We find this reasoning unpersuasive. Instead, we conclude that the key to the application of the uninsured motorist statute is the inability of the innocent injured party to recover for a loss caused by another's negligence, whether that person is known or unknown. There can be no doubt as to the liability of the errant driver here, had his identity been known. While the language of the statute focuses on the problems of an uninsured motor vehicle, its applicability is not limited to those situations in which the identity of the negligent party is known. Furthermore, the declaration of public policy expresses the legislature's prime concern as the need to compensate the innocent driver for injuries received at the hands of one from whom damages cannot be recovered. Morgan v. Farmers Insurance Exchange, supra. Thus, we conclude that the statute does require coverage for hit-and-run drivers. State Farm Fire & Casualty Co. v.

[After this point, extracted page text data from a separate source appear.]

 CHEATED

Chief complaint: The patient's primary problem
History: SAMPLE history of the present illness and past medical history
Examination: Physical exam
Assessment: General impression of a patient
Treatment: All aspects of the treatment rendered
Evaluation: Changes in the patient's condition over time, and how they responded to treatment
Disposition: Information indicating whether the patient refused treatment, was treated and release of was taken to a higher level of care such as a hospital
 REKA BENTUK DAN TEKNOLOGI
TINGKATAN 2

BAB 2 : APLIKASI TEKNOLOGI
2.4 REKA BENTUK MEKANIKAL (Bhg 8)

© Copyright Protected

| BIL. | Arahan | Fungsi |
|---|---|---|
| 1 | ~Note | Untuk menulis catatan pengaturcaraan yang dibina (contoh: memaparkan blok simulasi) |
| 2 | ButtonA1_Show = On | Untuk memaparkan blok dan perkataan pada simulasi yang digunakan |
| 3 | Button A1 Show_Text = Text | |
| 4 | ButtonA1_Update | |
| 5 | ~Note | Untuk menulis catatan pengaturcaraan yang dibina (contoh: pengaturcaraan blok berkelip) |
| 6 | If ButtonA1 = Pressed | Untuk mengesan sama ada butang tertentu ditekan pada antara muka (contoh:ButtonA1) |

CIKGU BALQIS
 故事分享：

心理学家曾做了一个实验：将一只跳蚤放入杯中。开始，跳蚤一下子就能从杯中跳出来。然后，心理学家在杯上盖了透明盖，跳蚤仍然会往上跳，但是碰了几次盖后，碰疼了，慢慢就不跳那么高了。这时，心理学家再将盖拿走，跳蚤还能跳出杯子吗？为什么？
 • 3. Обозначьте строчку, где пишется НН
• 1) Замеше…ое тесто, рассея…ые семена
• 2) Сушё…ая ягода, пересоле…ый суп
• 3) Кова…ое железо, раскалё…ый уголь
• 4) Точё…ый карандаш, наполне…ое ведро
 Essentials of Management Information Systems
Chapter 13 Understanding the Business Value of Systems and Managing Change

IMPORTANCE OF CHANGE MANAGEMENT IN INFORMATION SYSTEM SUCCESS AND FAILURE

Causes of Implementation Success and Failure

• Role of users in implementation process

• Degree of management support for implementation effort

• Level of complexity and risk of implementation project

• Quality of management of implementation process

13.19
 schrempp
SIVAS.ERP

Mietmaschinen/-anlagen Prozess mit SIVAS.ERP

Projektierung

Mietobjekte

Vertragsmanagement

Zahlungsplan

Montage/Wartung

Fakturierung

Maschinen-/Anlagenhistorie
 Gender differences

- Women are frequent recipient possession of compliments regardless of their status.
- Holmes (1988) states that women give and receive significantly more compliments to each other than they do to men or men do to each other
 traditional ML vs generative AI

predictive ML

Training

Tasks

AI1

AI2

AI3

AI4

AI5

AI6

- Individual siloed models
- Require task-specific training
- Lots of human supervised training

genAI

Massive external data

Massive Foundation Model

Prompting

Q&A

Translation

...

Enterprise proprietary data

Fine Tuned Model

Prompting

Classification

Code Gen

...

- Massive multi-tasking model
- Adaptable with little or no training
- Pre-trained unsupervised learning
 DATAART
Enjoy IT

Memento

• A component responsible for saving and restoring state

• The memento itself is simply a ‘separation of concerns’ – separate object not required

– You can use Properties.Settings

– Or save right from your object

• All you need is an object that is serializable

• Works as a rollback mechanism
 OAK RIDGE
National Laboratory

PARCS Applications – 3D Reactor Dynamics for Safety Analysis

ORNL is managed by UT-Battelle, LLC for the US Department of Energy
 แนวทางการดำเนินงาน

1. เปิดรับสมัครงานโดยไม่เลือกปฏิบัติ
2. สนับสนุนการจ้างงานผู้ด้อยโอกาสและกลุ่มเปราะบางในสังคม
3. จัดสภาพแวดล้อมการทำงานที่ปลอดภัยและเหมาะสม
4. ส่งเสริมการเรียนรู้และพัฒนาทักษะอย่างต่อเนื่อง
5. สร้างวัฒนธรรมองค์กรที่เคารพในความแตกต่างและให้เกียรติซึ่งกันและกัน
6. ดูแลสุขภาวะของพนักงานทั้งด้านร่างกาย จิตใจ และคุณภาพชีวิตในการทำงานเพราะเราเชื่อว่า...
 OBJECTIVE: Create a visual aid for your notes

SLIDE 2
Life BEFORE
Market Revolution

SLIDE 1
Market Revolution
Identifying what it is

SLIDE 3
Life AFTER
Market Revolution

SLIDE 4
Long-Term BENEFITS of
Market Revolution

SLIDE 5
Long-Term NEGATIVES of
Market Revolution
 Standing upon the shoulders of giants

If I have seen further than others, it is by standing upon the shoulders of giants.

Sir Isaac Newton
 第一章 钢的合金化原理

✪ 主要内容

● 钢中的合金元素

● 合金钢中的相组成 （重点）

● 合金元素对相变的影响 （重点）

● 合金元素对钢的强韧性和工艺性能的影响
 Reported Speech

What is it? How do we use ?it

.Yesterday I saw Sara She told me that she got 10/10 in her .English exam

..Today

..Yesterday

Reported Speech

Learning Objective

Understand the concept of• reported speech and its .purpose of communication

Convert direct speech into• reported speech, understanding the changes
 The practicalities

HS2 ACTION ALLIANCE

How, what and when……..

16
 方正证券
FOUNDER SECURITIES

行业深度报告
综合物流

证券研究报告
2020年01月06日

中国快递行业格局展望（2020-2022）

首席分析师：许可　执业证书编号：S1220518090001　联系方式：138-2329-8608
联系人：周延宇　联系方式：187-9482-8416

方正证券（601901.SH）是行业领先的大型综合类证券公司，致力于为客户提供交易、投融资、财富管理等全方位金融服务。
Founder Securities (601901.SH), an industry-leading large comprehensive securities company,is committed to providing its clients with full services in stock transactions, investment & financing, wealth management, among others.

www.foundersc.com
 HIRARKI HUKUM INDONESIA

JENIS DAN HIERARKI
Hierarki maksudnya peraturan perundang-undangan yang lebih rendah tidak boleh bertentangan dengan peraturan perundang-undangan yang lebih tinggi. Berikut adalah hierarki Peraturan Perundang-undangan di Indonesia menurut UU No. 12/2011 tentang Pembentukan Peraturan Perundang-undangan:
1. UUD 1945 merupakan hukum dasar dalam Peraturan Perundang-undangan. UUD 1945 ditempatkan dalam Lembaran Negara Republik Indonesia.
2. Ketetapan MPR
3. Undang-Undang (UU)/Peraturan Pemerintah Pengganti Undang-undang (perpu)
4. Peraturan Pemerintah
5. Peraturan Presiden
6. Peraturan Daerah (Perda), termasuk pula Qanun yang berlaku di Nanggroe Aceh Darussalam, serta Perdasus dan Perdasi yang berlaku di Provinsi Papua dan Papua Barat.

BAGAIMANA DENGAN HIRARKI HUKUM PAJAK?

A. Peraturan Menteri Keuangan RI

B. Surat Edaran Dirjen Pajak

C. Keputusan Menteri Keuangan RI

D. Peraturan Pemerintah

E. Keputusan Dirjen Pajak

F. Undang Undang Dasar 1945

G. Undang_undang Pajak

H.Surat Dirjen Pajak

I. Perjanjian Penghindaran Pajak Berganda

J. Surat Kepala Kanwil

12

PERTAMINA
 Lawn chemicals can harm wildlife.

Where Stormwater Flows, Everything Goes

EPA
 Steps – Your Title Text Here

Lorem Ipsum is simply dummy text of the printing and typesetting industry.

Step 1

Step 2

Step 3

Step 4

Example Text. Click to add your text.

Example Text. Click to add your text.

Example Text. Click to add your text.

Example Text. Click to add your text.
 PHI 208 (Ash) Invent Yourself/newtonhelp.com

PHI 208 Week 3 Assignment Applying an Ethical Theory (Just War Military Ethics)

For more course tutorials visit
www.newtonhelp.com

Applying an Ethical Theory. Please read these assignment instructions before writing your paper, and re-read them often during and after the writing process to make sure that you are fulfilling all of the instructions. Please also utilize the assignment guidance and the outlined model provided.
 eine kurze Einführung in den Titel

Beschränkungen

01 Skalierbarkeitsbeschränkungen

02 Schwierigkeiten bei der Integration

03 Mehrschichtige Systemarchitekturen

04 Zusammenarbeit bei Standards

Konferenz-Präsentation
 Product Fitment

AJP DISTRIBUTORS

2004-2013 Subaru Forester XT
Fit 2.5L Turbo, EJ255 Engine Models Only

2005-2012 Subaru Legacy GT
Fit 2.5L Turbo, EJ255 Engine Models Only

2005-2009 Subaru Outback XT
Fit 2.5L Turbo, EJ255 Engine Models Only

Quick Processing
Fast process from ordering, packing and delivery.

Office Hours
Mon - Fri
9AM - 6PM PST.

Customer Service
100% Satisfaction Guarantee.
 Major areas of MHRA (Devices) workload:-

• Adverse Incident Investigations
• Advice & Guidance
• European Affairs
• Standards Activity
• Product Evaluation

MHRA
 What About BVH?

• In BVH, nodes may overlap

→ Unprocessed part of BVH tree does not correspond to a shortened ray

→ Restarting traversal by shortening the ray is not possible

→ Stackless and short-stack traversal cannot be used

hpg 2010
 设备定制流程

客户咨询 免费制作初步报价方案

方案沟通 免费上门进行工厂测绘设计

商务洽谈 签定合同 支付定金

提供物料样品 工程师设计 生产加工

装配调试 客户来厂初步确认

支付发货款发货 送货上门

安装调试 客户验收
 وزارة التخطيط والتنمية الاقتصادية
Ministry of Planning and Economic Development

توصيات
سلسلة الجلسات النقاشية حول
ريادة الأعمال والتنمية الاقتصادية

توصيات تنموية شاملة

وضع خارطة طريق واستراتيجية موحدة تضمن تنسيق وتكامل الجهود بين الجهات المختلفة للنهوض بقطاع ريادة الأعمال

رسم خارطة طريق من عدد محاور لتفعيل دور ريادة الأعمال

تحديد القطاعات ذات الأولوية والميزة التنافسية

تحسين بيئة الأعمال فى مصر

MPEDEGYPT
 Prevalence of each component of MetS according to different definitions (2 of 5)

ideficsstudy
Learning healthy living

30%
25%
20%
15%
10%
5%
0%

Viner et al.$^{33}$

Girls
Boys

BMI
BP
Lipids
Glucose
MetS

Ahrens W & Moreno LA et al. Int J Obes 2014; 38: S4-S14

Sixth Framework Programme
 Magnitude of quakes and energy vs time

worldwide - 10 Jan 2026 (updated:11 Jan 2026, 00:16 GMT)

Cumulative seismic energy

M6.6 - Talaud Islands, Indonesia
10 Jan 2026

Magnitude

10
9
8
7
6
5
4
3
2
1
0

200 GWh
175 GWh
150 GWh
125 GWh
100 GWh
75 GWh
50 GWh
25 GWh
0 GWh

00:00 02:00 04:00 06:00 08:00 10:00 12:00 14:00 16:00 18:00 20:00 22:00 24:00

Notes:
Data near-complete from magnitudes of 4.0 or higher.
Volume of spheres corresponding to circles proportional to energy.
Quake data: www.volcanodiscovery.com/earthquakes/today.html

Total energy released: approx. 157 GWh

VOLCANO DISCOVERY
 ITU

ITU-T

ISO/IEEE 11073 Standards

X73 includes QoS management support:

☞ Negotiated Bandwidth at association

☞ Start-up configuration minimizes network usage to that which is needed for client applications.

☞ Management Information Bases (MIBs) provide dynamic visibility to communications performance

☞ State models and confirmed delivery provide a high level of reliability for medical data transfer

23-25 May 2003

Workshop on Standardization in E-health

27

Lambert, supra; Brown v. Progessive Mutual Insurance Co., supra.
Since we have concluded that the term "uninsured motor vehicle" found in the statute and the contract includes motor vehicles whose drivers cannot be identified, we must now decide whether the physical contact restriction in the policy constitutes a reasonable restriction upon the coverage required by the statute. This restriction does not appear in the Colorado uninsured motorist statute. On the contrary, 1965 Perm.Supp., C.R.S. 1963, 72-12-19 and 72-12-20 evince the legislature's intent to require comprehensive coverage for this type of accident. Hence, the physical contact restriction in the policy is an impermissible restriction upon the broad coverage required under the uninsured motorist statute.
Judgment reversed.
SILVERSTEIN, C. J., and SMITH, J., concur.